Le Soudan est un immense pays abritant une mosaïque de cultures, de langues et de religions : Nubiens et Arabes, mais aussi Fur et Massalit à l’ouest, Dinka et Nuer au sud, Beja à l’est, les uns étant musulmans, les autres chrétiens ou animistes…

Hormis Tayeb Salih, auteur de Saison d’une migration vers le Nord, un roman qui a connu un franc succès tant dans le monde arabe qu’en Occident, peu d’écrivains soudanais ont réussi à faire entendre leur voix à l’extérieur de leur pays. Ce recueil de nouvelles entend faire connaître quelques-uns d’entre eux qui abordent, souvent avec humour, les difficultés auxquelles sont confrontés leurs compatriotes depuis plusieurs décennies : guerre, misère, clivages confessionnels et ethniques, exil… Ils viennent des quatre coins du pays mais s’expriment tous en arabe. Ils nous content les aventures d’un citadin venant d’acquérir un char, de villageois fâchés contre les dieux, d’un enfant des rues embourbé dans la misère de la capitale ou encore d’un âne en manque de reconnaissance.

l'Afrique écrit

Après Nouvelles de Nouvelle-Calédonie, Nouvelles du Mexique, Cap sur le Soudan.

Des six auteurs de ce recueil, je ne connaissais que la plume d’Abdulaziz Baraka Sakin. Ce recueil était donc un voyage vers l’inconnu à 83% ;  une prise de risque récompensée car j’ai passé un bon moment de lecture en compagnie d’auteurs soudanais talentueux. Leurs plumes sont captivantes.

Chaque nouvelle est précédée d’une brève description de son auteur. Le lecteur peut ainsi faire plus ample connaissance avec les auteurs.

Commençons avec le char d’assaut d’Ahmad Al-Malik. Une nouvelle qui relate l’histoire d’un homme propriétaire d’un char et voyant peu à peu l’attitude de ses voisins changer. Une nouvelle qui tient de l’absurde. J’ai apprécié l’ironie subtile de ce texte.

Lanji, la vendeuse de Merissa, nouvelle écrite par Hisham Adam, est l’histoire de Lanji, une jeune fille originaire du sud du pays, chassée de son village par la guerre civile. Elle débarque dans la capitale, remplie d’espérance. Mais la ville est-elle le paradis qu’elle espère tant ? Une nouvelle qui montre la dureté du quotidien.

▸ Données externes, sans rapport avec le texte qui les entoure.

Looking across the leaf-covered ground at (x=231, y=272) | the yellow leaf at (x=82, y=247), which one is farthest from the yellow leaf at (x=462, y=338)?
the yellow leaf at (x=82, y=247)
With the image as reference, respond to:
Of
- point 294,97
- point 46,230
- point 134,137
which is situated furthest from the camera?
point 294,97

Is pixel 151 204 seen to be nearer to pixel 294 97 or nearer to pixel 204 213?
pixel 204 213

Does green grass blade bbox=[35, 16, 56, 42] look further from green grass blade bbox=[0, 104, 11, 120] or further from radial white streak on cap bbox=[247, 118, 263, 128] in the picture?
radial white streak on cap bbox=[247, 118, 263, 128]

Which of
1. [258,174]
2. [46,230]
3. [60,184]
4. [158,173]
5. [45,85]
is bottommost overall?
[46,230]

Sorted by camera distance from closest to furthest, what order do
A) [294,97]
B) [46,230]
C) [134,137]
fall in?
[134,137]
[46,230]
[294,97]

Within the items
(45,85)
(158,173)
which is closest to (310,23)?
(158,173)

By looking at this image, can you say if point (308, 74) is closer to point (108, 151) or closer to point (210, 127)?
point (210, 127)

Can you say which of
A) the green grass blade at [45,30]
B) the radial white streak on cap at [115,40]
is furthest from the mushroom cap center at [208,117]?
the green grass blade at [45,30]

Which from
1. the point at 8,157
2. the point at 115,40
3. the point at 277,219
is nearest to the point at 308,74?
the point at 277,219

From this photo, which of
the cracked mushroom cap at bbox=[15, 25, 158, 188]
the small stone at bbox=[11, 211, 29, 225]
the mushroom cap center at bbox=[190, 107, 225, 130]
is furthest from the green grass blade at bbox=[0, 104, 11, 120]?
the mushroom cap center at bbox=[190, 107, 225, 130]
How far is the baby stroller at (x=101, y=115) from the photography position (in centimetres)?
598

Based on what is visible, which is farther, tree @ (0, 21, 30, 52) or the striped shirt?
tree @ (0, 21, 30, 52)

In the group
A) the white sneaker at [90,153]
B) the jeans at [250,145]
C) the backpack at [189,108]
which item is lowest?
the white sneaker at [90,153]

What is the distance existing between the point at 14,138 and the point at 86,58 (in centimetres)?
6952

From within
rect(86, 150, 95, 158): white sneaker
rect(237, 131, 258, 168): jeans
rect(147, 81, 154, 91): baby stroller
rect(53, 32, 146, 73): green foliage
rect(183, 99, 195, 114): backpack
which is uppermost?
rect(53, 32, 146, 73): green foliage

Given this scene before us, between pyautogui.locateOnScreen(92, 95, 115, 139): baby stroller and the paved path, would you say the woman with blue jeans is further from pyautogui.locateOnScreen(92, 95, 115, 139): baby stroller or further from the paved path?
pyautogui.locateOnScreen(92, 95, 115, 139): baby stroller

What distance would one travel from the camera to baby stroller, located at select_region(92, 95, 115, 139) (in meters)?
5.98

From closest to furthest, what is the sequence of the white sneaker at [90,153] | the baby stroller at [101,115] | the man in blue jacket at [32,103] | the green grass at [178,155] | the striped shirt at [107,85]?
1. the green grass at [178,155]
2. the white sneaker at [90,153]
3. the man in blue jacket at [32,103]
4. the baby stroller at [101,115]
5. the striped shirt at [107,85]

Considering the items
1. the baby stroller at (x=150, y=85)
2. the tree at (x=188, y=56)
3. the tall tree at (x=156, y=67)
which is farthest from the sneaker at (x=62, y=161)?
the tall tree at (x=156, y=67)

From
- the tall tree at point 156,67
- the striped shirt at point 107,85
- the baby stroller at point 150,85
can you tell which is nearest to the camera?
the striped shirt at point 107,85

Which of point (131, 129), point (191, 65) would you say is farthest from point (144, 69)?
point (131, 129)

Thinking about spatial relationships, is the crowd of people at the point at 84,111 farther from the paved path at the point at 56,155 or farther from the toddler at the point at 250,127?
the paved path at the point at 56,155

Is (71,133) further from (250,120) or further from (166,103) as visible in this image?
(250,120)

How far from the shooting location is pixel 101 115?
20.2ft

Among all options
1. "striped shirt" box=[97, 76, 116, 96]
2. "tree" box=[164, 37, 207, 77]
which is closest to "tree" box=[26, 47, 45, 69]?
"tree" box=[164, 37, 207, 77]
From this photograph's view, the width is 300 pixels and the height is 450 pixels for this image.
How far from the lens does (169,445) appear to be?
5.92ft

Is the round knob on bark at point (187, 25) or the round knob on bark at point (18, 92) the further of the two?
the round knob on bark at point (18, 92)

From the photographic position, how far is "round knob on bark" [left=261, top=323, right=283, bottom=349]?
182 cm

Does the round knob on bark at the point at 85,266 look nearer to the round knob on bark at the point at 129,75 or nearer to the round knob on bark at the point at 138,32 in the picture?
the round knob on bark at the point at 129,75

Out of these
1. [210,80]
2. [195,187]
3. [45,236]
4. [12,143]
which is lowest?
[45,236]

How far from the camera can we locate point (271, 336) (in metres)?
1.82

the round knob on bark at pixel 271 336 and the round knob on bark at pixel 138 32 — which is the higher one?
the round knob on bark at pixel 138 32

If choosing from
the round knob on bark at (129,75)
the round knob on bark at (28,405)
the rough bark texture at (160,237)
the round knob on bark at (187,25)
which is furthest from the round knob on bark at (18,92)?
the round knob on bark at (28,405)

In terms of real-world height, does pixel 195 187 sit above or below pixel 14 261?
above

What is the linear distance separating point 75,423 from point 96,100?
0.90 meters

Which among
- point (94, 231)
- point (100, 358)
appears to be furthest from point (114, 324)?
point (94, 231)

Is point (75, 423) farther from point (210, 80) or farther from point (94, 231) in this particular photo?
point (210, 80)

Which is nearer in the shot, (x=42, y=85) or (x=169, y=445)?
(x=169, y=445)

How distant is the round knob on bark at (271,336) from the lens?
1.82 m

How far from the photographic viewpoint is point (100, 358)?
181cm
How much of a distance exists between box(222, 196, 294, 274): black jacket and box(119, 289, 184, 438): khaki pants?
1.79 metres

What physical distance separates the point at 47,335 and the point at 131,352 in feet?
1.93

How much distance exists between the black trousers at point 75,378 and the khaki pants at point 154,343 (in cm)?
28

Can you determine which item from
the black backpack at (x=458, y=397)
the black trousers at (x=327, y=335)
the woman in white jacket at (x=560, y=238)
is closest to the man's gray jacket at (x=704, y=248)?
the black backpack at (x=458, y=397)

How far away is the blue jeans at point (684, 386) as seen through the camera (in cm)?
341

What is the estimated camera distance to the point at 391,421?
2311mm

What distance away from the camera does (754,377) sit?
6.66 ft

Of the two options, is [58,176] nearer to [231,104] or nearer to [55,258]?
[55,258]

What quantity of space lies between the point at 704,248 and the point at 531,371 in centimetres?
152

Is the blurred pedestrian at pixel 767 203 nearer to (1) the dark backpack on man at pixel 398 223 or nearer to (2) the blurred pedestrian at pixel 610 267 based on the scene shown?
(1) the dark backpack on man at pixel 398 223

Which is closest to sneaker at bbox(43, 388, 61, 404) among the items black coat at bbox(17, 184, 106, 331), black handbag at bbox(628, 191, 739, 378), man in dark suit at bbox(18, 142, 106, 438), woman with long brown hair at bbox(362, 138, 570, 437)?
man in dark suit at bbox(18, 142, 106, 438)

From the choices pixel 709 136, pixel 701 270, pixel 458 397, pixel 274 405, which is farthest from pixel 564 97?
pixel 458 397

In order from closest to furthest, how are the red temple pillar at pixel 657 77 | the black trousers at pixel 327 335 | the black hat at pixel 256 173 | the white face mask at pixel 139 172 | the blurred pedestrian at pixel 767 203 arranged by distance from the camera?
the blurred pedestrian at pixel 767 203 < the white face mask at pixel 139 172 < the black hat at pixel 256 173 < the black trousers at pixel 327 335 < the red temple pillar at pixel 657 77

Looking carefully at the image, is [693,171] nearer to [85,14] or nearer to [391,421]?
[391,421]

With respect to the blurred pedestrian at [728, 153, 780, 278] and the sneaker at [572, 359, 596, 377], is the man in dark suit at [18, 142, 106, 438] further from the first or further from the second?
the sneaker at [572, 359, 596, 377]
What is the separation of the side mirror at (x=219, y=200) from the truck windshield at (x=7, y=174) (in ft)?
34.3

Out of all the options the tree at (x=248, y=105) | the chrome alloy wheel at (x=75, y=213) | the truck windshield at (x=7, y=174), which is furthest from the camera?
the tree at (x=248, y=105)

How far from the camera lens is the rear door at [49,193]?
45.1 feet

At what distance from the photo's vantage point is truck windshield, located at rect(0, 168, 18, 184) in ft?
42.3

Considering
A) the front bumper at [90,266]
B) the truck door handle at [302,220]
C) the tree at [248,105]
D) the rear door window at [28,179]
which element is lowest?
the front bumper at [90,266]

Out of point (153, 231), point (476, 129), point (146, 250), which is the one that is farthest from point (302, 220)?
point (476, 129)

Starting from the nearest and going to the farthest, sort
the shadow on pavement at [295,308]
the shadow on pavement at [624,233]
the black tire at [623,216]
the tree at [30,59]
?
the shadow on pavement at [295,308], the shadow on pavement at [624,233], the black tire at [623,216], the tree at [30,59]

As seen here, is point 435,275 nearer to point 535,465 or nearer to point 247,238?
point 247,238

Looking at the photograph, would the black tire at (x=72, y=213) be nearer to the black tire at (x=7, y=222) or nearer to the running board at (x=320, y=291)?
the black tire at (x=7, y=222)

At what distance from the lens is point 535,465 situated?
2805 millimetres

Une femme du camp kadis d’Abdulaziz Baraka Sakin évoque la vie d’une femme qui doit s’organiser avec minutie pour travailler sans relâche et en même temps allaiter son petit. 

Dans L’âne du prédicateur d’Abdelghani Karamallah, on a une vision des hommes par l’œil d’un animal : un âne. Ce dernier fait le portrait de la société, évoque sa vie de dur labeur dénué de reconnaissance.

Histoires de portes de Rania Mamoun est l’histoire du désespoir d’un homme.

J’ai eu un coup de cœur pour la nouvelle de Stella Gaetano : Des mondes inconnus sur la carte. Un frère et une sœur qui à travers leur condition nous montrent les conditions cruelles des mendiants dans les rues des grandes villes soudanaises.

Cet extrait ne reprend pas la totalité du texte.